Bremen spart – nicht beim Deichschutz

■ In einer „großen Lösung“ übertrug der Senat den Hochwasserschutz den Deichverbänden – zu Preisen von 1996. Eine Reform, die auch ein wenig teurer werden dufte.

Eigentlich, so steht es in einer Übersicht der Umweltsenatorin, müssten für Unterhaltungs-Investitionen in den Hochwasser- und Deichschutz für Bremen im Jahre 2002 insgesamt 6,4 Millionen Mark ausgegeben oder wenigstens „zurückgelegt“ werden. Aber in den Eckwerten des Haushaltes ist das Geld nicht da, auch im Jahre 2003 nicht. Die Lösung: Bis zum Jahre 2005 wird kein Pfennig als Investitions-Rücklage eingeplant, Bremen „spart“ diese Gelder nur auf dem Papier. Ab dem Jahre 2006 muss das Geld mit sieben Prozent Verzinsung nachbezahlt werden, damit der Sanierungsstau beim Deichschutz nicht bedrohlich wird. Das ergibt zusammen mit der dann fälligen Summe allein für das Jahr 2006 stolze 11,8 Millionen Mark.

________________

• _FRAGEN ZUM TEXT_:
a - Mit wie viel Prozent Verzinsung muss das Geld laut dem Text über den Bremer Deichschutz ab 2006 nachbezahlt werden?
b - Gib den Text über den Bremer Deichschutz von „Eigentlich, so steht“ bis „11,8 Millionen Mark.“ wortgetreu wieder.

• _DATEN_:
________________

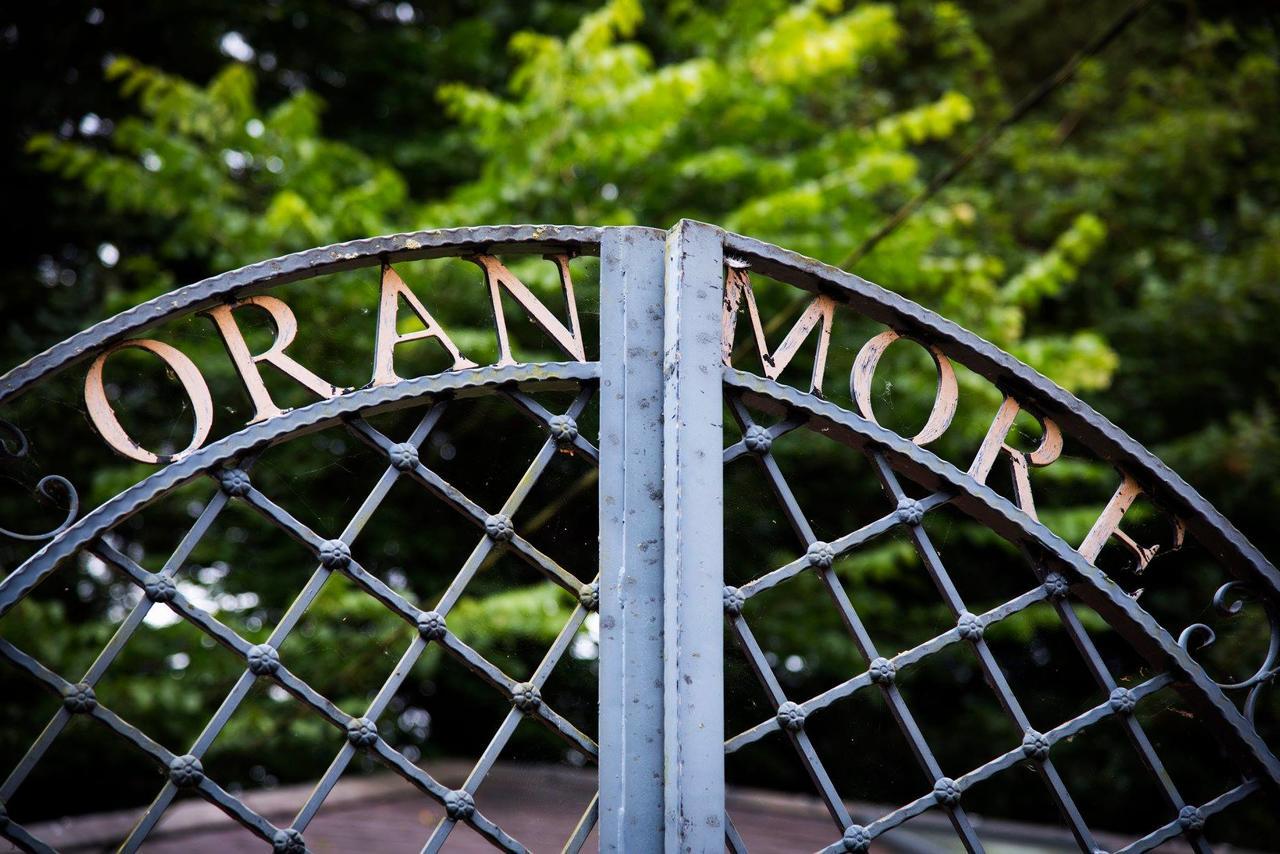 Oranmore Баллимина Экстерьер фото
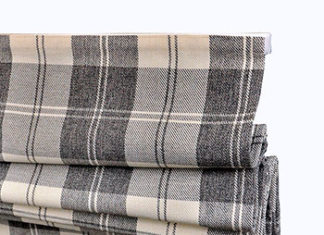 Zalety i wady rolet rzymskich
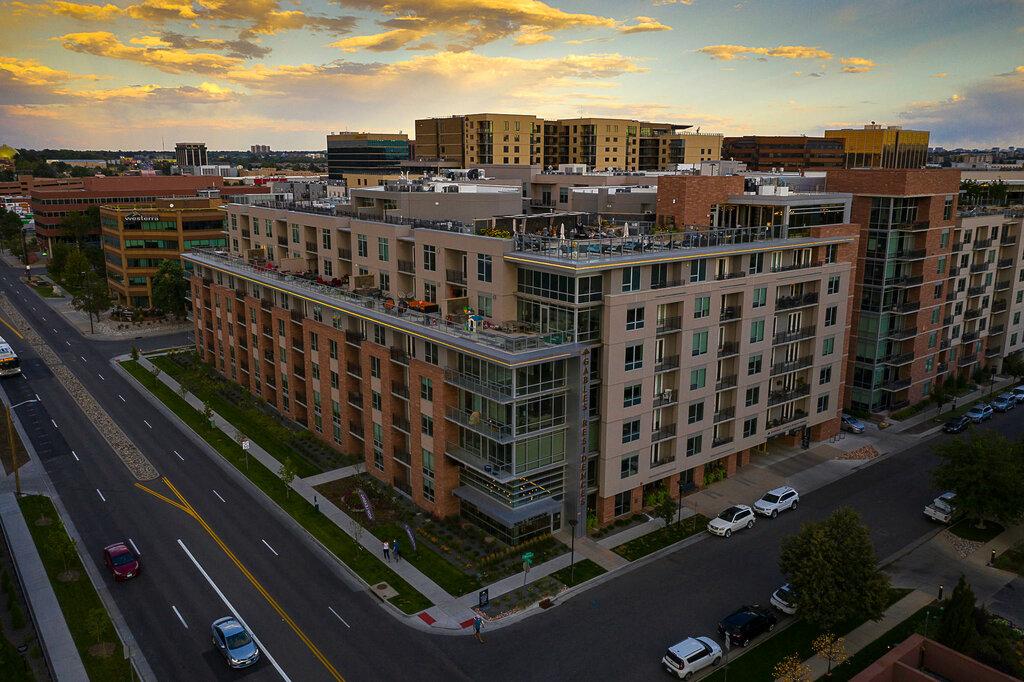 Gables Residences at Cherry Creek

________________

• _LÖSUNGEN_:
a - Mit sieben Prozent.

b -
Eigentlich, so steht es in einer Übersicht der Umweltsenatorin, müssten für Unterhaltungs-Investitionen in den Hochwasser- und Deichschutz für Bremen im Jahre 2002 insgesamt 6,4 Millionen Mark ausgegeben oder wenigstens „zurückgelegt“ werden. Aber in den Eckwerten des Haushaltes ist das Geld nicht da, auch im Jahre 2003 nicht. Die Lösung: Bis zum Jahre 2005 wird kein Pfennig als Investitions-Rücklage eingeplant, Bremen „spart“ diese Gelder nur auf dem Papier. Ab dem Jahre 2006 muss das Geld mit sieben Prozent Verzinsung nachbezahlt werden, damit der Sanierungsstau beim Deichschutz nicht bedrohlich wird. Das ergibt zusammen mit der dann fälligen Summe allein für das Jahr 2006 stolze 11,8 Millionen Mark.